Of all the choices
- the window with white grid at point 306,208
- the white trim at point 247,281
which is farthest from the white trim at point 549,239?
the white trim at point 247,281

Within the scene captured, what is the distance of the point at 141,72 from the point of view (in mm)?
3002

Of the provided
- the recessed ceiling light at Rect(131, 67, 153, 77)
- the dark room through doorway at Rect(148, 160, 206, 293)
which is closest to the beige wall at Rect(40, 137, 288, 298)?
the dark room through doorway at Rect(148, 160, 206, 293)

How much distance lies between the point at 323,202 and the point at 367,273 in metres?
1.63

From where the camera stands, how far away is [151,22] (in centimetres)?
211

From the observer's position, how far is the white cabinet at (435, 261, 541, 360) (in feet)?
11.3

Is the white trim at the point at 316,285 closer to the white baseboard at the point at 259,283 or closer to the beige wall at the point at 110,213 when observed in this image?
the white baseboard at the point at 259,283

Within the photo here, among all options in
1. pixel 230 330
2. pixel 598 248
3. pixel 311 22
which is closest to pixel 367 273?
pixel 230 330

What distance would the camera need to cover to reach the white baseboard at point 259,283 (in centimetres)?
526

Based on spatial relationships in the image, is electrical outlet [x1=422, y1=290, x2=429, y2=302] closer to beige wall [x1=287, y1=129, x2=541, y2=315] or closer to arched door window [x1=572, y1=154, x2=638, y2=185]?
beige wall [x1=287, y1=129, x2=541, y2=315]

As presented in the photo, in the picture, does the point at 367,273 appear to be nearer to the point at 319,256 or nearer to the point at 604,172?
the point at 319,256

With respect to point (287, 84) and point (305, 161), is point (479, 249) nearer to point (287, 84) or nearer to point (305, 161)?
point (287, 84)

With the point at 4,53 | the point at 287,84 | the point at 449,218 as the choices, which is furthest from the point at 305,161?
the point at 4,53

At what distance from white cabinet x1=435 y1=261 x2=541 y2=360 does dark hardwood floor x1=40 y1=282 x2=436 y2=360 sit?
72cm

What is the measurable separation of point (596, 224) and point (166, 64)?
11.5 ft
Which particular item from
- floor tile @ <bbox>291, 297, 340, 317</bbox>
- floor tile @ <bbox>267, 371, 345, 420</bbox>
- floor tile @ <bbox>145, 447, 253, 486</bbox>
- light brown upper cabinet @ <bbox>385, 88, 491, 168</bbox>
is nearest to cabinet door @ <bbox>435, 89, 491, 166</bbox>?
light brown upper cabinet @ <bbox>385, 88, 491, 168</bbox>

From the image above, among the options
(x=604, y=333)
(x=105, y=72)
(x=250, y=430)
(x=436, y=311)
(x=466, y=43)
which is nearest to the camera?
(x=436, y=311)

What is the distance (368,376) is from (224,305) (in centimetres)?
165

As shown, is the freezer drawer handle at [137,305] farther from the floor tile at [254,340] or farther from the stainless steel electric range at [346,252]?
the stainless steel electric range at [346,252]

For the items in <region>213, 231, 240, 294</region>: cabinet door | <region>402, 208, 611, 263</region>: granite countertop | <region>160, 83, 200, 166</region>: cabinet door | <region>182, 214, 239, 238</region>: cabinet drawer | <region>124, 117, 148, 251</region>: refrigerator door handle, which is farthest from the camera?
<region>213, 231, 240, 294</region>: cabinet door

• [PROBLEM DESCRIPTION]:
Reproduce all of the entries above verbatim, line for line.

• [ANSWER IN FULL]:
Of all the choices
- the window with white grid at point 306,208
- the white trim at point 247,281
which is farthest from the white trim at point 549,239?
the white trim at point 247,281

Within the scene captured, what is the distance of the point at 141,72 from the point of view (in mm)?
3002

Of the provided
- the recessed ceiling light at Rect(131, 67, 153, 77)
- the dark room through doorway at Rect(148, 160, 206, 293)
which is closest to the beige wall at Rect(40, 137, 288, 298)?
the dark room through doorway at Rect(148, 160, 206, 293)

How much distance lies between the point at 323,202 and the point at 367,273 in metres?
1.63

From where the camera stands, how far away is [151,22] (in centimetres)?
211

From the observer's position, how far is the white cabinet at (435, 261, 541, 360) (in feet)?
11.3

Is the white trim at the point at 316,285 closer to the white baseboard at the point at 259,283 or closer to the beige wall at the point at 110,213 when observed in this image?
the white baseboard at the point at 259,283

Within the photo here, among all options in
1. pixel 230 330
2. pixel 598 248
3. pixel 311 22
which is closest to pixel 367 273?
pixel 230 330

What distance would the camera need to cover to reach the white baseboard at point 259,283 (in centimetres)?
526

Based on spatial relationships in the image, is electrical outlet [x1=422, y1=290, x2=429, y2=302] closer to beige wall [x1=287, y1=129, x2=541, y2=315] or closer to arched door window [x1=572, y1=154, x2=638, y2=185]?
beige wall [x1=287, y1=129, x2=541, y2=315]

As presented in the photo, in the picture, does the point at 367,273 appear to be nearer to the point at 319,256 or nearer to the point at 604,172?
the point at 319,256

With respect to point (287, 84) and point (305, 161), is point (479, 249) nearer to point (287, 84) or nearer to point (305, 161)?
point (287, 84)

With the point at 4,53 | the point at 287,84 | the point at 449,218 as the choices, which is furthest from the point at 305,161?
the point at 4,53

At what distance from white cabinet x1=435 y1=261 x2=541 y2=360 does dark hardwood floor x1=40 y1=282 x2=436 y2=360 sit?
72cm

What is the measurable separation of point (596, 224) and point (166, 64)?
11.5 ft
Which particular item from
- floor tile @ <bbox>291, 297, 340, 317</bbox>
- floor tile @ <bbox>267, 371, 345, 420</bbox>
- floor tile @ <bbox>145, 447, 253, 486</bbox>
- light brown upper cabinet @ <bbox>385, 88, 491, 168</bbox>
is nearest to cabinet door @ <bbox>435, 89, 491, 166</bbox>?
light brown upper cabinet @ <bbox>385, 88, 491, 168</bbox>

From the image above, among the options
(x=604, y=333)
(x=105, y=72)
(x=250, y=430)
(x=436, y=311)
(x=466, y=43)
which is nearest to the camera?
(x=436, y=311)

What is the distance (368,376) is from (224,305) (in centimetres)?
165

As shown, is the freezer drawer handle at [137,305] farther from the floor tile at [254,340] or farther from the stainless steel electric range at [346,252]?
the stainless steel electric range at [346,252]

For the items in <region>213, 231, 240, 294</region>: cabinet door | <region>402, 208, 611, 263</region>: granite countertop | <region>160, 83, 200, 166</region>: cabinet door | <region>182, 214, 239, 238</region>: cabinet drawer | <region>124, 117, 148, 251</region>: refrigerator door handle, which is farthest from the camera?
<region>213, 231, 240, 294</region>: cabinet door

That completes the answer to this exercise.